None of the people in the film talk like people in Hartford or even Connecticut speak. The georgraphy of segregation is just so different from what we see.

But I think the idea is to make a movie that is not actively realistic, a movie whose environment is choked, stranguled trapped the way the protagonists in this movie are. They're trapped by things that remain problems: sexual repression, homophobia, racism, the oppressiveness of this society's fiction of marriage, class prejudice etc. However, in the time these problems were incalculably major and massive. They could only be depicted in the kind of noir neverworld where the score communicates depths of emotion and crisis that the times have no words for the characters to express.

Rating: 1 stars
Summary: Horrible impersonal cliches
Review: This film was horrible. The way they presented and dealt with the issues in this movie was so text-book impersonal and artifical that it was border-line offensive. The issues were presented in a laughably cliche manner, and dealt with in a non-human, politically correct way. Furthermore the movie moved verrry slowly and didn't have much laughs or comedy to uplift it. The only thing I could see being likeable about this movies is the 50s style. If you don't want your intelligence, and your emotions offended please don't see this.

Rating: 3 stars
Summary: Kindly Pass the Emetic
Review: For the first hour I thought this was an incredibly beautiful re-creation of an extinct genre. For the second hour I thought this was one of the worst films ever made. The unfortunate thing about this movie is that the glorious first hour is used as a launching point towards what amounts to an unending sermon about political correctness.

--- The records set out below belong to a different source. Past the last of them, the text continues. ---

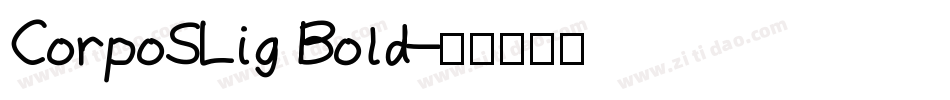CorpoSLig Bold字体转换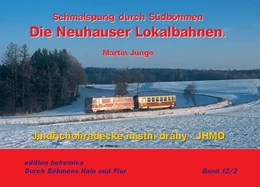 Abbildung von Junge | Die Neuhauser Lokalbahnen (Teil 2 ¿ JHMD 1997-2024) | 1. Auflage | 2024 | beck-shop.de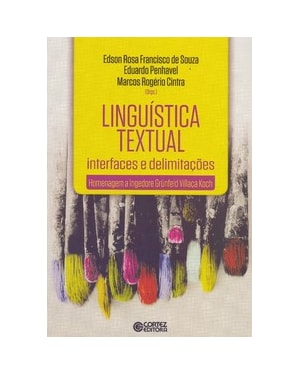 Linguística textual - Interfaces e delimitações: homenagem a Ingedore Grünfeld Villaça Koch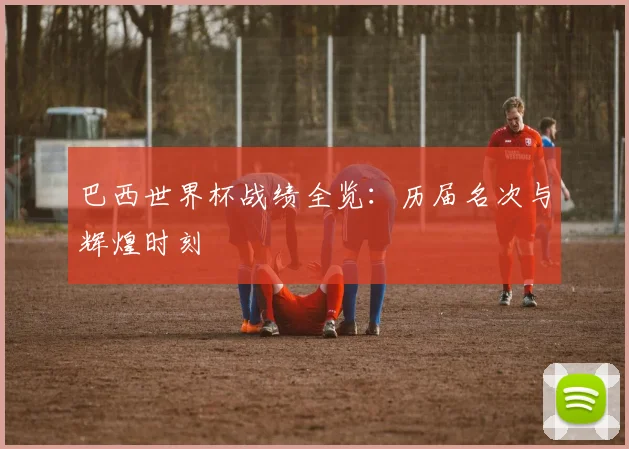 巴西世界杯战绩全览:历届名次与辉煌时刻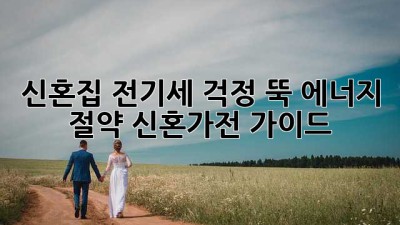 신혼집🏠 전기세 걱정 뚝! 에너지 절약 신혼가전 가이드 💡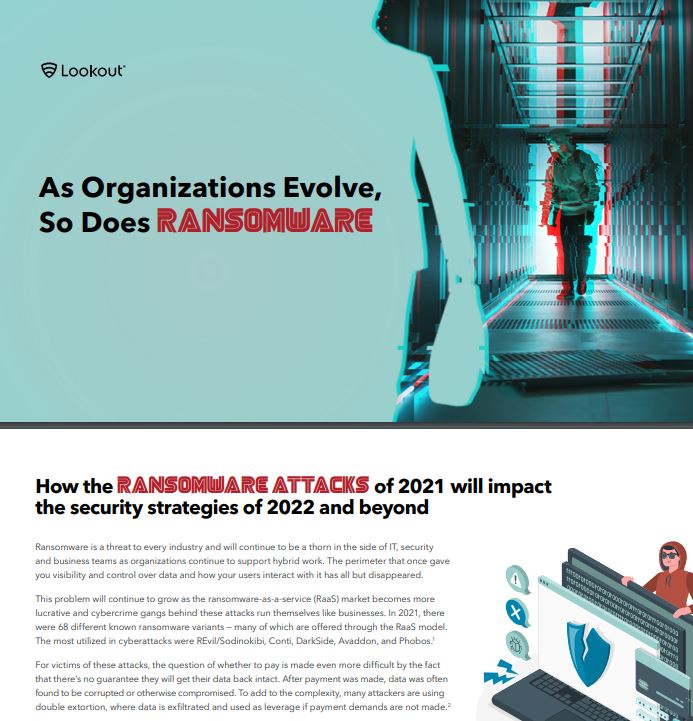 A medida que las organizaciones evolucionan, también lo hace el ransomware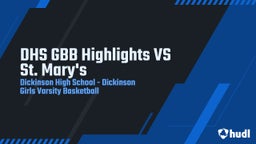 Highlight of DHS GBB Highlights VS St. Mary's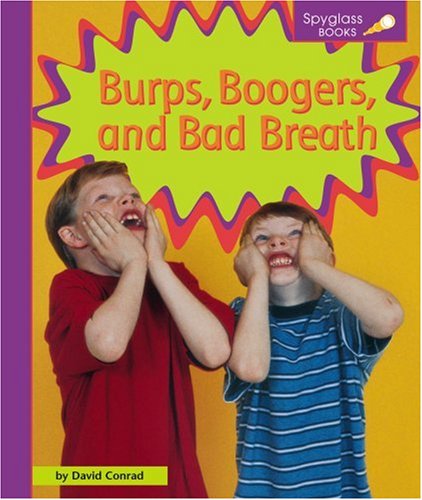 Burps, Boogers, and Bad Breath (Spyglass Books) Cover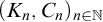 left parenthesis upper K Subscript n Baseline comma upper C Subscript n Baseline right parenthesis Subscript n element of double struck upper N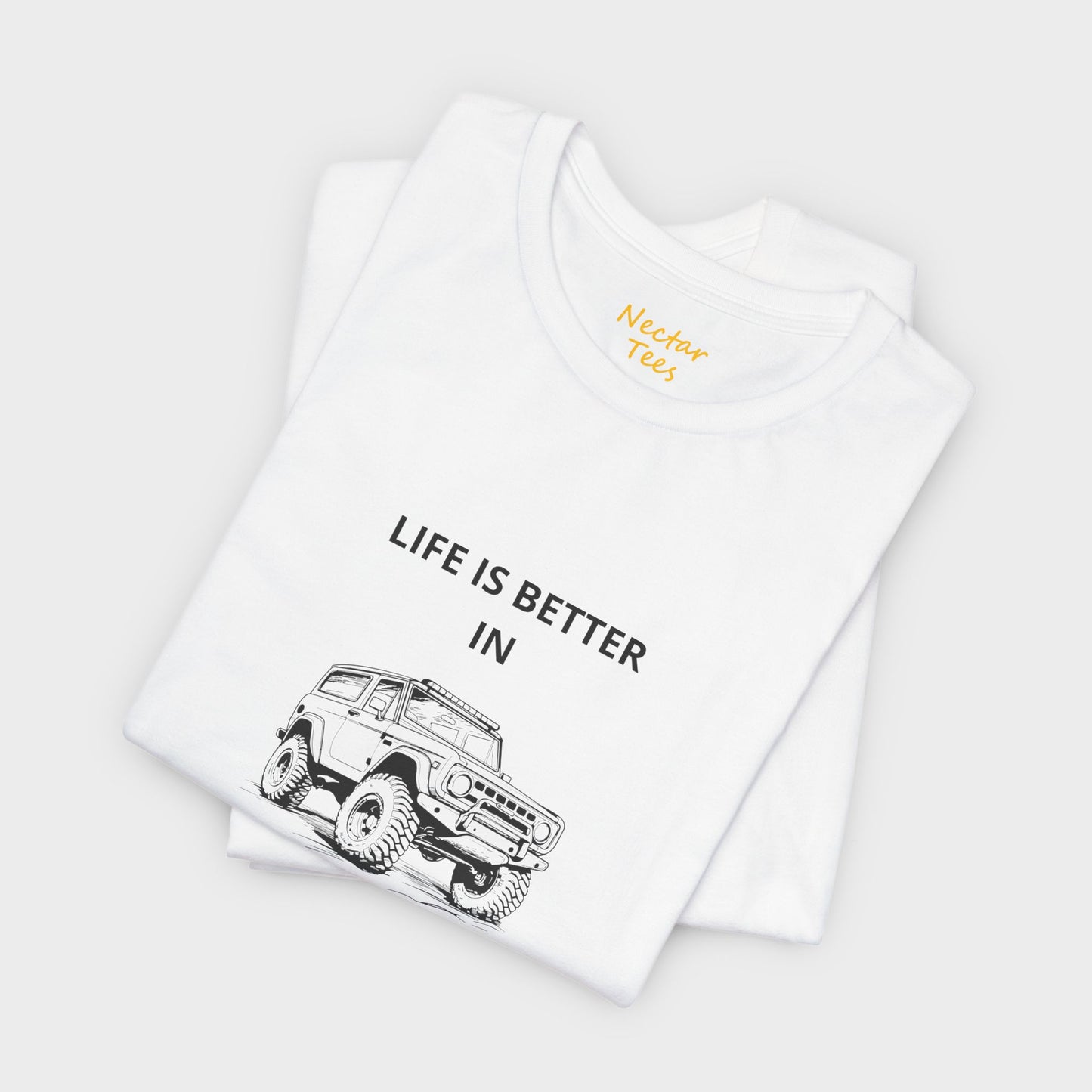 Life is better in 4WD. T-Shirt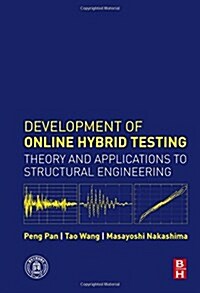 Development of Online Hybrid Testing: Theory and Applications to Structural Engineering (Hardcover)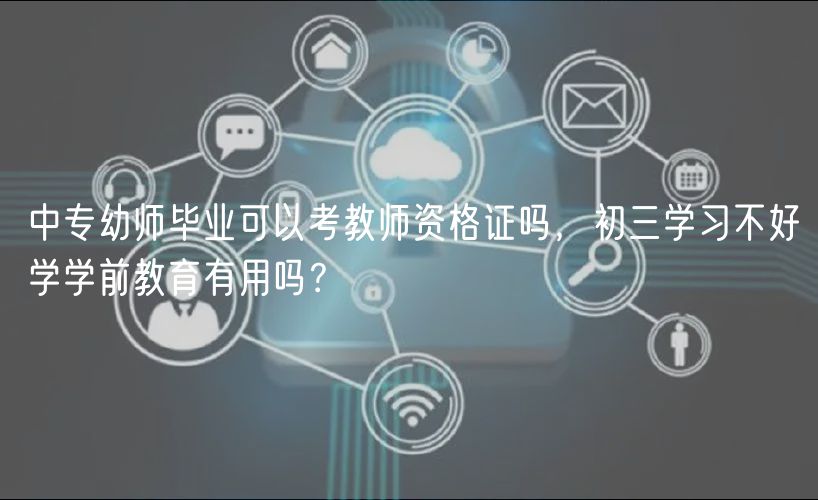 中專幼師畢業(yè)可以考教師資格證嗎，初三學(xué)習(xí)不好學(xué)學(xué)前教育有用嗎？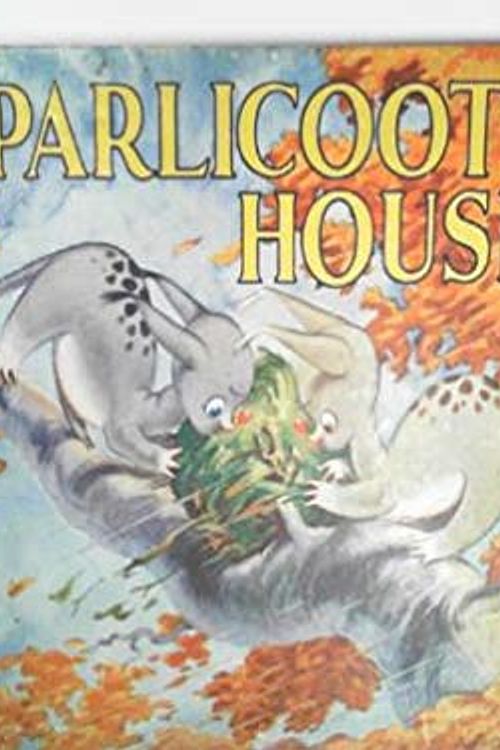 Cover Art for B07Z9LM84N, Parlicoot's house:tells how Parlicoot and playmate find a home by Alex. W. MacLEOD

Twenty years or so ago a movie like this might have been regarded as cutting edge, and deservedly so. Now, it's just a sorry anachronism, in a double-sense of the word. It's an anachronism not only because it employs a dead genre. It's also OLD-FASHIONED because there have been so many films which have tackled these themes in infinitely more courageous ways. Nowadays, there's nothing daring or interesting about making a film like this. It's just incredily boring.

God, I hated this movie!

Then again, the movie also has my grudging admiration for patronizing, within the time-span of less two hours, three distinct demographical entities: heterosexual upper-middle class whites, blue collar blacks, and homosexuals.

Is there another movie in history that has managed to patronize all three sub-groups within the same film, and yet comes out saying nothing original? While I admit this is genius, it's not the sort of genius I generally admire.